Patches should be submitted to the ffmpeg-devel mailing list and not this bug tracker.
In the source file https://github.com/FFmpeg/FFmpeg/blob/release/3.4/libavcodec/utils.c, in the function "default_lockmgr_cb", there is a use-after-free bug. Please see the following code. At Line 104, it frees the variable "*mutex", and then uses "*mutex" at Line 105.

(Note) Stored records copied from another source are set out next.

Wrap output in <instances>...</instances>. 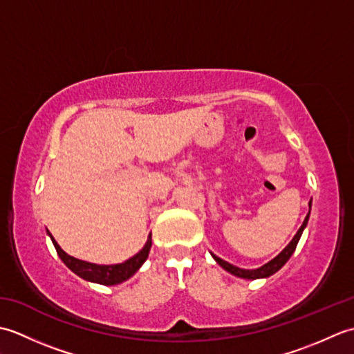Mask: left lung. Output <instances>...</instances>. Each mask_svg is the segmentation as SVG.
<instances>
[{"instance_id": "obj_1", "label": "left lung", "mask_w": 354, "mask_h": 354, "mask_svg": "<svg viewBox=\"0 0 354 354\" xmlns=\"http://www.w3.org/2000/svg\"><path fill=\"white\" fill-rule=\"evenodd\" d=\"M310 205H312V202H309V207H310ZM309 216H310V209H309V214L306 216V219H304L303 225H301V227H299V230H298V232L295 234V237H293V239L290 240V243H289L288 246H286L284 250H283L280 254H278L275 259L268 261L266 265H263V266L259 268V269H251V270H250V269H240V268H237V266H234V265H231V263L219 259V257H217V255L212 254L213 259H214L217 263H219V265H221L225 270H228L230 274L236 275V277H240V278H246V280H255V278H266V277H270L272 274H275L277 270H280V269L286 265V261H288V260L290 259V255L293 254V251H295V248H297V245H298V240H299V237H301L307 222H309Z\"/></svg>"}]
</instances>
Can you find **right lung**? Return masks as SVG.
Listing matches in <instances>:
<instances>
[{"mask_svg":"<svg viewBox=\"0 0 354 354\" xmlns=\"http://www.w3.org/2000/svg\"><path fill=\"white\" fill-rule=\"evenodd\" d=\"M48 236L51 239L53 245L56 248L59 257H61V260L73 270L74 274L79 275L80 278H84L86 281L99 283L104 286L120 284L126 281L127 278H131L141 268L142 263L146 261L150 246H152V240H150V236H149L146 245L142 246V250L138 254H135L129 260H126L124 263H118V265H95V263H88V261L71 257V255L66 254L62 248L57 245L55 237H53L50 232Z\"/></svg>","mask_w":354,"mask_h":354,"instance_id":"right-lung-1","label":"right lung"}]
</instances>
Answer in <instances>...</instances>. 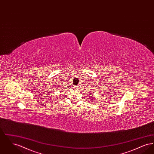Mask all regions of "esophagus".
<instances>
[{
    "instance_id": "34e87169",
    "label": "esophagus",
    "mask_w": 154,
    "mask_h": 154,
    "mask_svg": "<svg viewBox=\"0 0 154 154\" xmlns=\"http://www.w3.org/2000/svg\"><path fill=\"white\" fill-rule=\"evenodd\" d=\"M74 88L75 90H78V89H79V86H74Z\"/></svg>"
}]
</instances>
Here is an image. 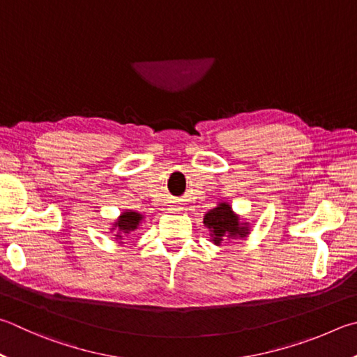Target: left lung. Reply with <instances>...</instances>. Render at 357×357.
<instances>
[{"label": "left lung", "instance_id": "left-lung-1", "mask_svg": "<svg viewBox=\"0 0 357 357\" xmlns=\"http://www.w3.org/2000/svg\"><path fill=\"white\" fill-rule=\"evenodd\" d=\"M203 223L209 229L211 242L220 246L225 242L236 241L250 236L251 226L248 222L232 211V206L228 201H220L215 207H212L209 212H206Z\"/></svg>", "mask_w": 357, "mask_h": 357}]
</instances>
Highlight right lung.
Returning <instances> with one entry per match:
<instances>
[{
  "instance_id": "right-lung-1",
  "label": "right lung",
  "mask_w": 357,
  "mask_h": 357,
  "mask_svg": "<svg viewBox=\"0 0 357 357\" xmlns=\"http://www.w3.org/2000/svg\"><path fill=\"white\" fill-rule=\"evenodd\" d=\"M144 220H145V215H142V213L137 211H131V209L123 211L120 215L114 220L112 228H111V232H115L114 234L115 242H119L121 245L123 237H126L131 234V232L137 231Z\"/></svg>"
}]
</instances>
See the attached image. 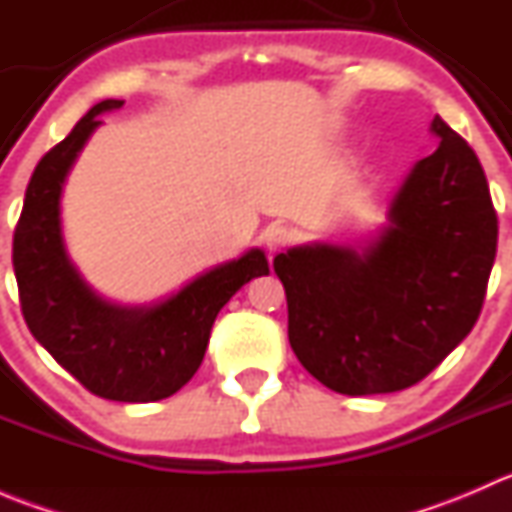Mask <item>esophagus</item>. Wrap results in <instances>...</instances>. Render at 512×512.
<instances>
[{
    "mask_svg": "<svg viewBox=\"0 0 512 512\" xmlns=\"http://www.w3.org/2000/svg\"><path fill=\"white\" fill-rule=\"evenodd\" d=\"M289 240H292V232H289L285 225L270 227V230H267V237H265L267 252H270V255H277L280 250H285V247L289 245Z\"/></svg>",
    "mask_w": 512,
    "mask_h": 512,
    "instance_id": "esophagus-1",
    "label": "esophagus"
}]
</instances>
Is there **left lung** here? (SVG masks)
<instances>
[{
    "label": "left lung",
    "mask_w": 512,
    "mask_h": 512,
    "mask_svg": "<svg viewBox=\"0 0 512 512\" xmlns=\"http://www.w3.org/2000/svg\"><path fill=\"white\" fill-rule=\"evenodd\" d=\"M438 148L391 195L386 223L356 245L309 242L275 257L289 344L347 396L391 394L431 374L476 324L498 218L473 148L436 116Z\"/></svg>",
    "instance_id": "left-lung-1"
}]
</instances>
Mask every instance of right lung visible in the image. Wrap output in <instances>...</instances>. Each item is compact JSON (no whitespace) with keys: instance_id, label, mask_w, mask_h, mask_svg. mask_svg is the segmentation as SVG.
Listing matches in <instances>:
<instances>
[{"instance_id":"right-lung-1","label":"right lung","mask_w":512,"mask_h":512,"mask_svg":"<svg viewBox=\"0 0 512 512\" xmlns=\"http://www.w3.org/2000/svg\"><path fill=\"white\" fill-rule=\"evenodd\" d=\"M123 101L96 103L69 136L34 168L14 230V275L29 332L91 394L148 404L183 389L208 349L210 329L232 294L252 277L270 275L260 247L185 282L148 304H118L98 294L69 257L61 195L101 113Z\"/></svg>"}]
</instances>
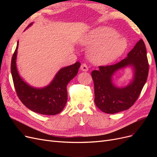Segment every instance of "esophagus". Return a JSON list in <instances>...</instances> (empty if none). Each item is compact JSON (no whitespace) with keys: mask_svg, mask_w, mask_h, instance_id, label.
<instances>
[{"mask_svg":"<svg viewBox=\"0 0 157 157\" xmlns=\"http://www.w3.org/2000/svg\"><path fill=\"white\" fill-rule=\"evenodd\" d=\"M80 69H81L82 71H87L88 70V67L86 64L83 63L80 66Z\"/></svg>","mask_w":157,"mask_h":157,"instance_id":"34e87169","label":"esophagus"}]
</instances>
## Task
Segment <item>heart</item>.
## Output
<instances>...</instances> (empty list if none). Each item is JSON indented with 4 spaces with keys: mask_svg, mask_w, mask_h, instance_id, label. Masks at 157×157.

69. static int default_lockmgr_cb(void **arg, enum AVLockOp op)
70. {
…
101. case AV_LOCK_DESTROY:
102. if (*mutex)
103. pthread_mutex_destroy(*mutex);
104. av_free(*mutex);
105. avpriv_atomic_ptr_cas(mutex, *mutex, NULL);
Change History (4)
follow-up: 2 comment:1 by , 5 years ago
| Component: | avcodec → undetermined |
|---|---|
| Priority: | critical → normal |
| Resolution: | → invalid |
| Status: | new → closed |
comment:2 by , 5 years ago
| Resolution: | invalid |
|---|---|
| Status: | closed → reopened |
Replying to mkver:
Having a dangling pointer and using it in a function call does not constitute a use-after-free; for this, one would have to try to access the (invalid) data at the place where the pointer points to.
I don't think this is a safe operation and a good practice to write the code like that way. A very simple solution would be to swap the Line 104 and 105. Please consider it carefully. BTW, this happens in libavcodec, why you label the component as undetermined?
comment:3 by , 5 years ago
| Resolution: | → invalid |
|---|---|
| Status: | reopened → closed |
The code in question was removed in a04c2c707de2ce850f79870e84ac9d7ec7aa9143
comment:4 by , 5 years ago
| Version: | 3.4.6 → unspecified |
|---|
Having a dangling pointer and using it in a function call does not constitute a use-after-free; for this, one would have to try to access the (invalid) data at the place where the pointer points to.